▸ **Exercise prompt**:
Gather every line of the data below that contains the word "located" and copy each of those lines in full.

[Stored data]
+++++
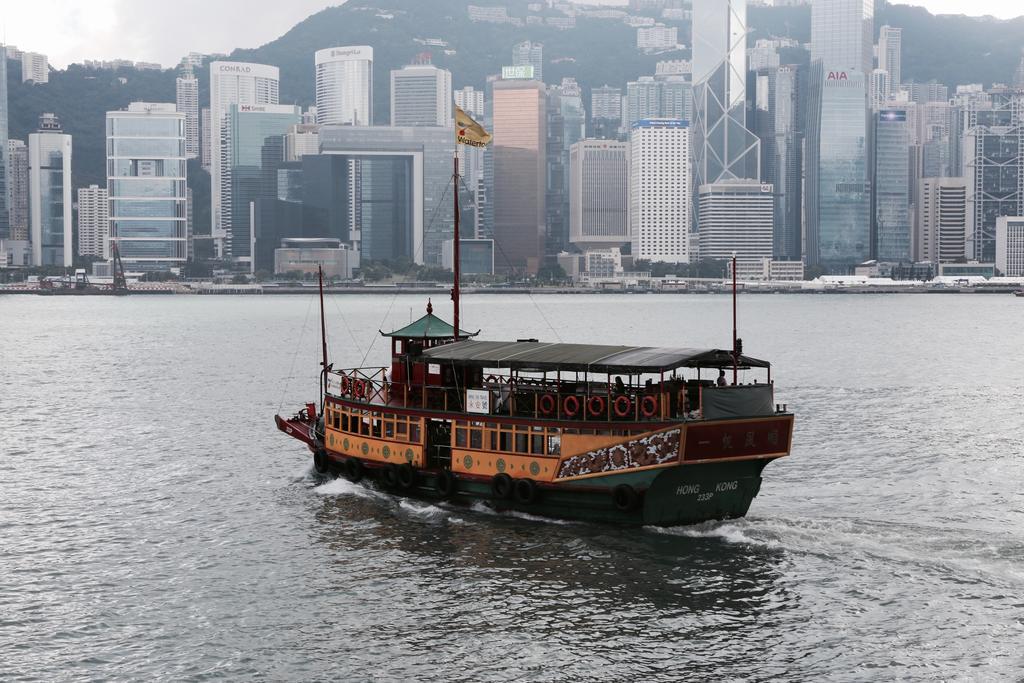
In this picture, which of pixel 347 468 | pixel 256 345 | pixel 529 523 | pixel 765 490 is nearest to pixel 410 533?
pixel 529 523

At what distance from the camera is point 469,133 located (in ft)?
132

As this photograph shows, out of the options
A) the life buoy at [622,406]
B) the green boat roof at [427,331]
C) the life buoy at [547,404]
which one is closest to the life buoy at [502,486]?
the life buoy at [547,404]

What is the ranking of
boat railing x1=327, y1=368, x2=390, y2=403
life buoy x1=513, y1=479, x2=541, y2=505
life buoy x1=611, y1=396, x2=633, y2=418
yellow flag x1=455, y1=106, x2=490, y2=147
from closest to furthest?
life buoy x1=611, y1=396, x2=633, y2=418 < life buoy x1=513, y1=479, x2=541, y2=505 < boat railing x1=327, y1=368, x2=390, y2=403 < yellow flag x1=455, y1=106, x2=490, y2=147

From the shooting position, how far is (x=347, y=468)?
36344mm

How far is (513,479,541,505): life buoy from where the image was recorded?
3153 centimetres

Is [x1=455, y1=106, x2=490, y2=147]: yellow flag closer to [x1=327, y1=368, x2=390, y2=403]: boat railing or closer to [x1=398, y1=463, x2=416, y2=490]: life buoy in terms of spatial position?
[x1=327, y1=368, x2=390, y2=403]: boat railing

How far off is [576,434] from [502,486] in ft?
8.26

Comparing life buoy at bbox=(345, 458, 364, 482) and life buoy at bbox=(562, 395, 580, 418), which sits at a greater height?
life buoy at bbox=(562, 395, 580, 418)

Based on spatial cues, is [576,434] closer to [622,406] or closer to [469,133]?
[622,406]

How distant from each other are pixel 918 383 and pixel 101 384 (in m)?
44.0

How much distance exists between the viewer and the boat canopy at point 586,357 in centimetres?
2980

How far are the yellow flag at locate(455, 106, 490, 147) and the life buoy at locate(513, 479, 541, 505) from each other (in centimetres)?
1234

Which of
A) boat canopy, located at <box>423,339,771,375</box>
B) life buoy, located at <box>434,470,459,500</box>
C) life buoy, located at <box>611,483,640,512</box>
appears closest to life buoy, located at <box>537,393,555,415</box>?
boat canopy, located at <box>423,339,771,375</box>

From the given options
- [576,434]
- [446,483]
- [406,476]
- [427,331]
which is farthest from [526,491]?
[427,331]
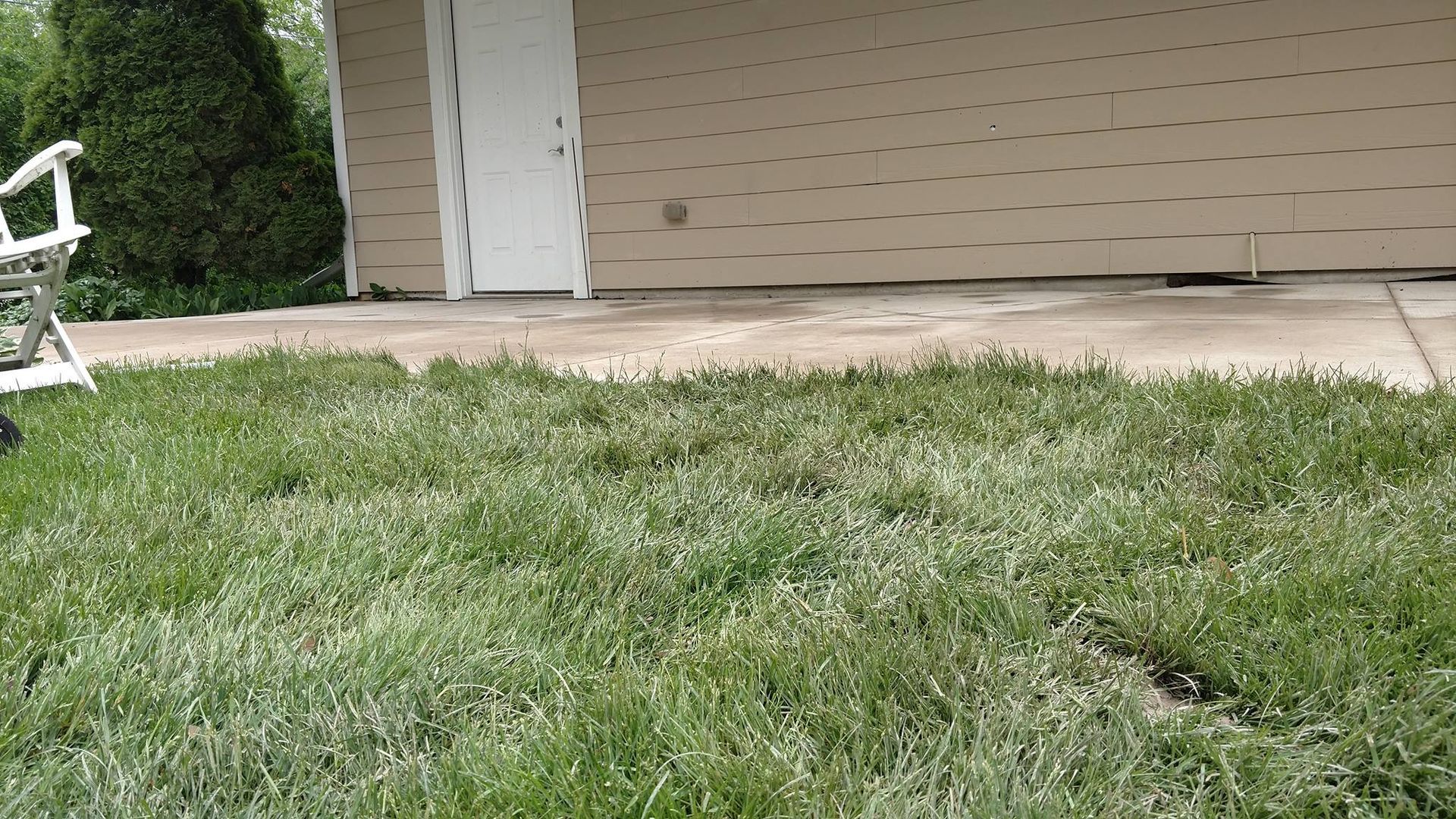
+++++
▸ **Result for this exercise**:
At what distance from the camera is point 469,133 located (in ft)?
A) boat canopy, located at <box>423,339,771,375</box>
B) life buoy, located at <box>434,470,459,500</box>
C) life buoy, located at <box>611,483,640,512</box>
appears closest to life buoy, located at <box>537,393,555,415</box>?
boat canopy, located at <box>423,339,771,375</box>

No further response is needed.